> **Kutipan Sumber**:

--

Ortu Kasus Penganiayaan di Ponpes Nurul Ikhlas, Minta Kasus Cepat Disidangkan

PADANG PANJANG – Kedua orang tua almarhum Rhobi Al Halim, siswa Pondok Pesantren Nurul Ikhlas yang tewas dianiaya 17 temannya, Februari lalu, meminta kasus anaknya segera disidangkan.
“Kami meminta kasus tewasnya anak kami segera dilimpahkan ke pengadilan supaya tuntas perkara ini secepatnya,” kaya Yoserizal alias Pak Jack Alima Padang Panjang, ayah kandung almarhum Rhobi Al Halim menanggapi akan diserahkan berkas perkara anaknya oleh pihak kepolisian kepada kejaksaan pada 29 Juli mendatang.
Seperti diberitakan sebelumnya, Kasat Reskrim Polres Padang Panjang AKP Hidup Mulia, SH, MH menyatakan bahwa berkas kasus penganiaan yang menyebabkan tewasnya Rhobi Al Halim Siswa Ponpes Nurul Ikhlas, berkasnya akan diserahkan kepada Kejaksaan Negeri Padang Panjang 29 Juli mendatang.

--

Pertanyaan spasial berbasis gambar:
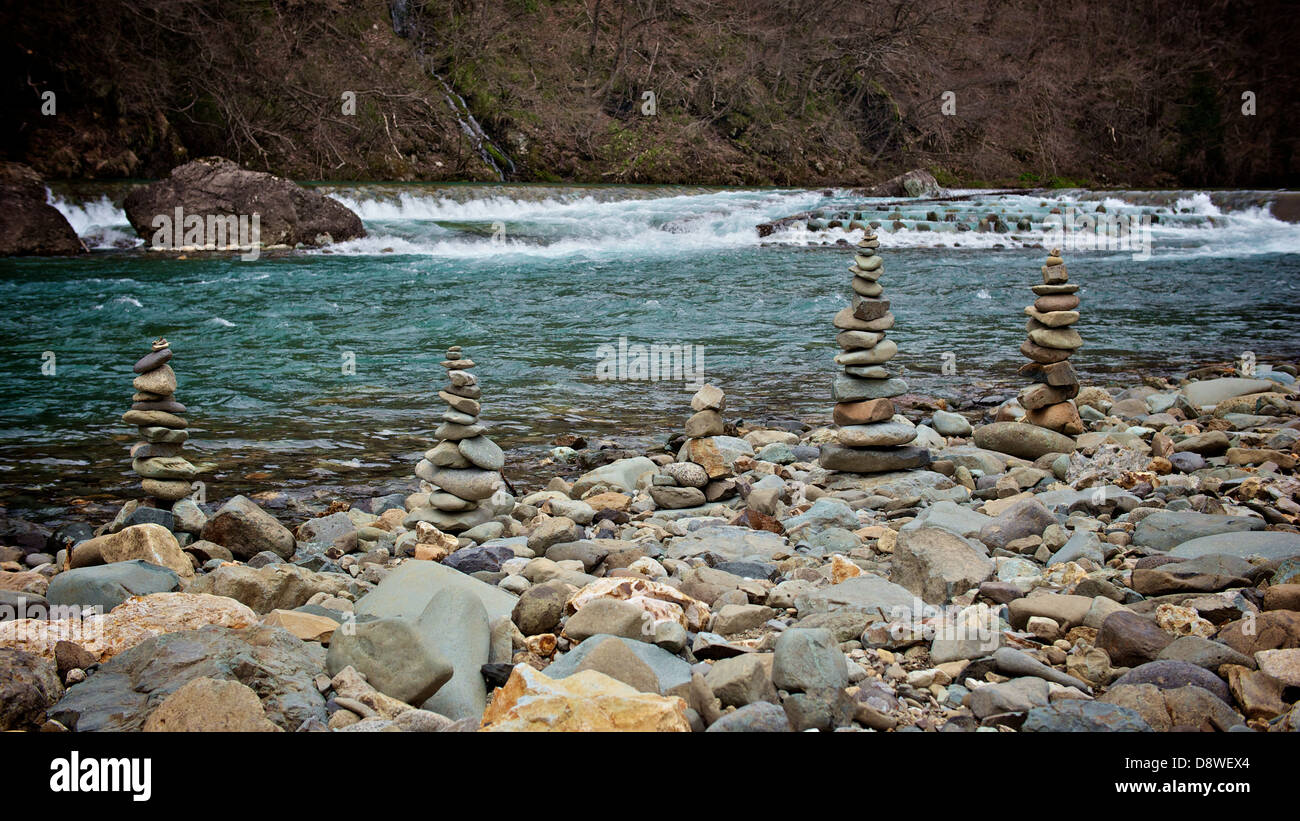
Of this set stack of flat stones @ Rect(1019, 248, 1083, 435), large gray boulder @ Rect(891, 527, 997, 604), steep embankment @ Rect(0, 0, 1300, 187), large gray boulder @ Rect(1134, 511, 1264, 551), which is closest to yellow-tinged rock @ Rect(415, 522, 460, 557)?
large gray boulder @ Rect(891, 527, 997, 604)

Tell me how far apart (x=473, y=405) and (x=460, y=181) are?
26111mm

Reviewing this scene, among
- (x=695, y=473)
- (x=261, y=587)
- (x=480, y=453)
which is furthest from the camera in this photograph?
(x=695, y=473)

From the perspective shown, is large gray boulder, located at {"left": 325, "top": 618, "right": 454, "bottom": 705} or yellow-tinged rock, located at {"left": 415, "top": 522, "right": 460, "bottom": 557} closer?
large gray boulder, located at {"left": 325, "top": 618, "right": 454, "bottom": 705}

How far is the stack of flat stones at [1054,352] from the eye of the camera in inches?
241

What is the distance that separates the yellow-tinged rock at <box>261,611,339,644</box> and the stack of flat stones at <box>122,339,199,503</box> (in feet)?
6.61

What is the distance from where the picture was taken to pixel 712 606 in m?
3.60

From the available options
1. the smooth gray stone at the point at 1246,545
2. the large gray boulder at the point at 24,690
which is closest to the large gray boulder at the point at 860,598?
the smooth gray stone at the point at 1246,545

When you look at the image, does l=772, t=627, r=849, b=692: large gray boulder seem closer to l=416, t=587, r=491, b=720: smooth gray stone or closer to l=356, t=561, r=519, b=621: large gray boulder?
l=416, t=587, r=491, b=720: smooth gray stone

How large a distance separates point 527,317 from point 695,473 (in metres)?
7.78

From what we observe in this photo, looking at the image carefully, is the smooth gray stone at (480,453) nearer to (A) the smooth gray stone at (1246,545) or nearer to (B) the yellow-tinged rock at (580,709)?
(B) the yellow-tinged rock at (580,709)

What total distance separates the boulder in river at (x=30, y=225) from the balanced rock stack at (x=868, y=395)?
1768cm

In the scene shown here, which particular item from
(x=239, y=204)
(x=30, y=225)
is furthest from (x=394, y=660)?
(x=30, y=225)

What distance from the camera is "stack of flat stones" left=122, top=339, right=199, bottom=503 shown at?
4867 mm

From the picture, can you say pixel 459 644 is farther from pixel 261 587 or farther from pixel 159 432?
pixel 159 432
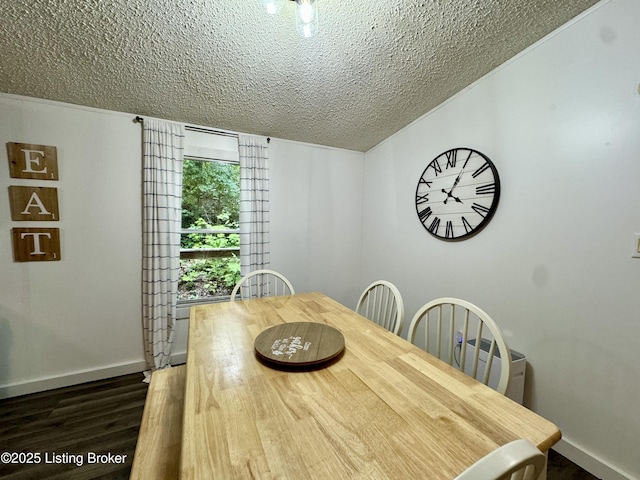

--

> **Tujuan 1**: Tampilkan salinan persis bagian berita tentang Ponpes Nurul Ikhlas, mulai dari "Ortu Kasus Penganiayaan" sampai dengan "pada 29 Juli mendatang.".
> **Tujuan 2**: Dalam berita tentang Ponpes Nurul Ikhlas, berapa orang teman yang menganiaya Rhobi Al Halim hingga tewas?
Item-item di atas tidak dipakai sama sekali.

> **Jawaban Benar 1**:
Ortu Kasus Penganiayaan di Ponpes Nurul Ikhlas, Minta Kasus Cepat Disidangkan

PADANG PANJANG – Kedua orang tua almarhum Rhobi Al Halim, siswa Pondok Pesantren Nurul Ikhlas yang tewas dianiaya 17 temannya, Februari lalu, meminta kasus anaknya segera disidangkan.
“Kami meminta kasus tewasnya anak kami segera dilimpahkan ke pengadilan supaya tuntas perkara ini secepatnya,” kaya Yoserizal alias Pak Jack Alima Padang Panjang, ayah kandung almarhum Rhobi Al Halim menanggapi akan diserahkan berkas perkara anaknya oleh pihak kepolisian kepada kejaksaan pada 29 Juli mendatang.

> **Jawaban Benar 2**: 17 orang temannya.